SOURCE EXTRACT
--- start ---
Jordan Baylon (they/she/he) is a second generation PilipinX artist, critic and community worker imagining justice and abundance for equity-deserving peoples within the spaces of all our relations: personal, communal and societal. As an artist, Jordan explores queer and racialized identities as liminal spaces: both and neither; between, across and through; both inside and outside; and both literal and imagined. Jordan’s community practice leverages a decade of experience in the non-profit arts and culture sectors, where they developed their critical lens around equity, anti-racism and systems change. After many years navigating institutions, Jordan now devotes their interest and attention to working at grassroots alongside equity-deserving individuals and communities. It’s a pleasure and an honour for Jordan to be invited to make community with the AKA collective as an external guide and facilitator in their ongoing transformation work.
Kaeten Bonli (he/him, they/them) is a Saskatchewan-born interdisciplinary visual artist, designer and curator. Working across painting, installation, textile design and digital media, Kaeten’s practice engages with queerness and abstraction as conceptual frameworks for cultural critique. Kaeten earned an MFA in Fine Arts from Parsons School of Design, in 2020, and currently lives and works in New York.
My name is Kathleena Chief Calf. My reserve is called the Blood Tribe/Kainai Nation located on Treaty 7 territory. However, I was born in Saskatoon, and raised in Lac La Ronge on Treaty 6 territory. I moved to Saskatoon six years ago to attend the University of Saskatchewan. I am currently finishing a Bachelor of Arts in Indigenous Studies and working towards a Bachelor of Fine Arts in Studio Art. While attending university, I have also worked with the Kenderdine Art Gallery, researching Indigenous artists in their database, and created additional descriptions to the Allen Sapp collection. This led to curating my first online exhibition of the Allen Sapp artworks from the Kenderdine database. During the past year, I have worked in the Snelgrove gallery, assisting with the installation of the Snelgrove Salon Part One exhibition. I joined the AKA Board to further explore the practices of galleries and to participate in AKA’s projects and strategies. I’ve enjoyed learning the history and art history in Saskatchewan, and will continue to learn gallery programming with the AKA board.
--- end ---
SUPPLIED RECORDS
--- start ---
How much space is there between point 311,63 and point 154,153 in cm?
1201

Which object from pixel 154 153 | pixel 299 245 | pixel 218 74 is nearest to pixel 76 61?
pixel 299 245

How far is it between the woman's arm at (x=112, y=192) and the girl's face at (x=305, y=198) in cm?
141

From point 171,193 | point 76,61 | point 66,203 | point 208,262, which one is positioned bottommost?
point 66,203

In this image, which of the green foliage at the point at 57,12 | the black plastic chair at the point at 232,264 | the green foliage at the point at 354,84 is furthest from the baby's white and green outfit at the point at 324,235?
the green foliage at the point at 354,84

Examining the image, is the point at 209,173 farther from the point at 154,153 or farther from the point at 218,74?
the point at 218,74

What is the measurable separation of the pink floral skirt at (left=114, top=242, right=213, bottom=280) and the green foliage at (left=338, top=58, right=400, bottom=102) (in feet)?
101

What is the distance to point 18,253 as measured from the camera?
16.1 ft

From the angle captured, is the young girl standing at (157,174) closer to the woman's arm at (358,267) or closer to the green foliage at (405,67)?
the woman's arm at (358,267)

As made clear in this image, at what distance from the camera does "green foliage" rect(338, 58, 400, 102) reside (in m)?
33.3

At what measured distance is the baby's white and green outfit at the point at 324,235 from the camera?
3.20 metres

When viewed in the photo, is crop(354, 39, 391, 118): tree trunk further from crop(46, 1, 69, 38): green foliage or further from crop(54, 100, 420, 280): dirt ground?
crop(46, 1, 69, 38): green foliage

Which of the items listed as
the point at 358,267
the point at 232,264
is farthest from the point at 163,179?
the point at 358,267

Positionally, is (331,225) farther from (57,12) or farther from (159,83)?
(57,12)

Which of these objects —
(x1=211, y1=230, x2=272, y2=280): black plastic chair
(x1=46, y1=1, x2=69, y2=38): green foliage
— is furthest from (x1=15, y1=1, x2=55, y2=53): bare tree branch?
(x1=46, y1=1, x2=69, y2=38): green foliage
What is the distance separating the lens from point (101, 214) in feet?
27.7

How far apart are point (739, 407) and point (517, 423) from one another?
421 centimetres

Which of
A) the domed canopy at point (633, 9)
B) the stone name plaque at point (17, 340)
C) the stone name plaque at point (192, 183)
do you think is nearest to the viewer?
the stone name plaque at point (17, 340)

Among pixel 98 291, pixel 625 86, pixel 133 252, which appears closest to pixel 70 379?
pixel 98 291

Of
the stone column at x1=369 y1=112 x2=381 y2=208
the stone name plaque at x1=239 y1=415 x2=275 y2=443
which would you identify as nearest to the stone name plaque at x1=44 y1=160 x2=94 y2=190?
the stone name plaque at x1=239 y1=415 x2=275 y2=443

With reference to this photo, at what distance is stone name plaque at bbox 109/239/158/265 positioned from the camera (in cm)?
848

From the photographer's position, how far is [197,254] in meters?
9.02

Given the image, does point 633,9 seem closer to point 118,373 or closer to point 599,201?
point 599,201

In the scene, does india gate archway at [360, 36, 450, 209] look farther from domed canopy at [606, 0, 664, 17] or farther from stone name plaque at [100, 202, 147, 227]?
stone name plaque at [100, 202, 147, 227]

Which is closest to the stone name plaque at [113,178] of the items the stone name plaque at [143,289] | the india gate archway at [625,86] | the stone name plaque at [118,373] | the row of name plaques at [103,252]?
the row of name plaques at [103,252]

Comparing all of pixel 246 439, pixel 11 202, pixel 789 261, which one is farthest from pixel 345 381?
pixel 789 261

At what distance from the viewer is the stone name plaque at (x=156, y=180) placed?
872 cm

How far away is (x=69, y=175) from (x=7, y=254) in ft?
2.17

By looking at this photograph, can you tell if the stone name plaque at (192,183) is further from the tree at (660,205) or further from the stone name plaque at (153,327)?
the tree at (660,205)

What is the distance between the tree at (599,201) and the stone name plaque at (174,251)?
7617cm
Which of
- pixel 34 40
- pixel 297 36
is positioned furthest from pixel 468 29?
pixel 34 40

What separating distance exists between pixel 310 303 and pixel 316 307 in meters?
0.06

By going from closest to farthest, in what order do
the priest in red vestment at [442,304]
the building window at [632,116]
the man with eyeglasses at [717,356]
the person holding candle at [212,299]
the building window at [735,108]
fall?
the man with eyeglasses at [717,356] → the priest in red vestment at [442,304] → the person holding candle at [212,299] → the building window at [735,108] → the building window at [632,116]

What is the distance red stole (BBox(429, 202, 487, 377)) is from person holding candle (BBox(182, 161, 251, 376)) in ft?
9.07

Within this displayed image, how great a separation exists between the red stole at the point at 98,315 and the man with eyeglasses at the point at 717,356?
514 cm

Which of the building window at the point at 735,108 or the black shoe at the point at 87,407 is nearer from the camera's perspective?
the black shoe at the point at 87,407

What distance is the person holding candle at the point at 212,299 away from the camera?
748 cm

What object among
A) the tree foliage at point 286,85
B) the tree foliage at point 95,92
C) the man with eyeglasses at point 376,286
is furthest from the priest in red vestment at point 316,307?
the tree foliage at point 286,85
--- end ---
WHAT THE TASK ASKS
Answer the following questions from the artist biographies.
(a) How long is the experience in the non-profit arts and culture sectors that Jordan Baylon's community practice draws on?
(b) In what year, and from which school, did Kaeten Bonli earn an MFA in Fine Arts?
(c) Where was Kathleena Chief Calf raised?

FULL RESPONSE
(a) A decade.
(b) In 2020, from Parsons School of Design.
(c) In Lac La Ronge, on Treaty 6 territory.